The next thing she has the little ones do is sit in a circle and sing Kum Ba Yah. Just kidding, she calls this circle, morning meeting. The purpose of this meeting is to establish team work by getting the kids to share things on their mind or tell a story about something good that happened to them. Using accountable talk and showing respect for their fellow students creates an atmosphere of positive communication and inclusion.

Through these little things and many others, positivity permeates all conversations, lessons and a smile is the most common expression in the class. This positive mindset is crucial to the metacognitive strategies implemented in the classroom. With these happy brains, brain hooks are formed faster and much smoother. I leave her class everyday with a smile on my face and I can't wait to create the same environment in my classroom.

Tuesday, September 3, 2019

Week 2: A Call to Arms

Week 2:

The most important thing Mrs. Dahl teaches is metacognition. Understanding brain hooks, and the importance of knowing the difference between a fixed vs growth mindset can be applied to everything students will do in life. These kids are being setup to be life long learners, with a potential intellectual capacity far greater than their peers who do not learn about metacognition.

It's truly sad that not all students are receiving this information. Even me, an uneducated, fantasy football playing, meat-head can see the impact this is having on the students' learning. Metacognitive strategies will be the banner I carry into my teaching career.

After saying all this to mom, she gave me about seven of Donna Wilson and Marcus Conyers books. They are two pioneers in the field of metacognitive teaching methods. With these books and mom as a guide, I hope to shape every step I take in my development as a teacher through metacognition and mindfulness.

Week two of school was just as inspiring as week one was. I can't believe how much I'm learning and how awesome this profession is. For the Love of Teaching makes sense to me now because... how could you not love this? Especially knowing that you're touching lives and the future.

Sunday, September 1, 2019

Introducing My Classroom Observer - and Guest Blogger - My Son

My son, David, has decided to follow in my footsteps and become a teacher. I am beyond thrilled!

Me with my awesome sons, Jared and David.
David is the one in red.
In order to give him a realistic view of teacher life, and a window into brain-friendly teaching, I invited him into my classroom as an assistant and observer.  He plans to continue to do so as he works his way through online college. He has made some very astute and profound observations in the short time he has been in my class. I thought it would be a fantastic exercise for him to blog some of his reflections, and he agreed.

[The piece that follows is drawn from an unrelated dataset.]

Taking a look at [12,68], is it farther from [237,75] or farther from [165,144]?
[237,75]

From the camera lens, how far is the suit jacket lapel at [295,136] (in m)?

David and his brother love to poke fun at each other, so David decided it would be awesome to make his blog name: The Favorite Son. Therefore, when you see a post from The Favorite Son...that would be David. Sigh. What's a mother to do? In case you're wondering...they both know I don't play favorites!

I'm putting the ornery guy's initial post below, but in the future, he will post under the name: The Favorite Son. Please enjoy his (our) journey, and feel free to offer feedback, comments, and/or advice.


As you can tell by my username, I'm the "favorite" son of Diane Dahl, and must always remind my brother of it no matter the platform I'm using. As the favorite, Mrs. Dahl asked me to come and observe her class with hopes that being around people who live to learn and love their jobs would motivate me to go back to school. I'm incredibly proud to say that it has! So, this is my journey and observations of my wild and wacky mother's class.

My goals for this blog are quite simple. I must work on my writing, as it's my weakest area of knowledge, and track the lessons I'm learning in the classroom. Mom's teaching and genuine love for her students have completely changed the trajectory of my life, and I hope this blog shows you why.

Week 1:
It's the first day of school, and full engagement versus chaos is the battle of the day. The kids walk in with intense energy and voices barely under control. "It's like herding cats," mom says with a big excited smile on her face. Immediately this eases my anxiety and lets me know that within the all-consuming energy, she is the master.

The word enthusiasm just isn't a strong enough a word to describe her teaching. I've never seen anything like it. She was up dancing on a table at one point. At another point, she ran screaming out of the classroom. These kids just have no idea what they are in for.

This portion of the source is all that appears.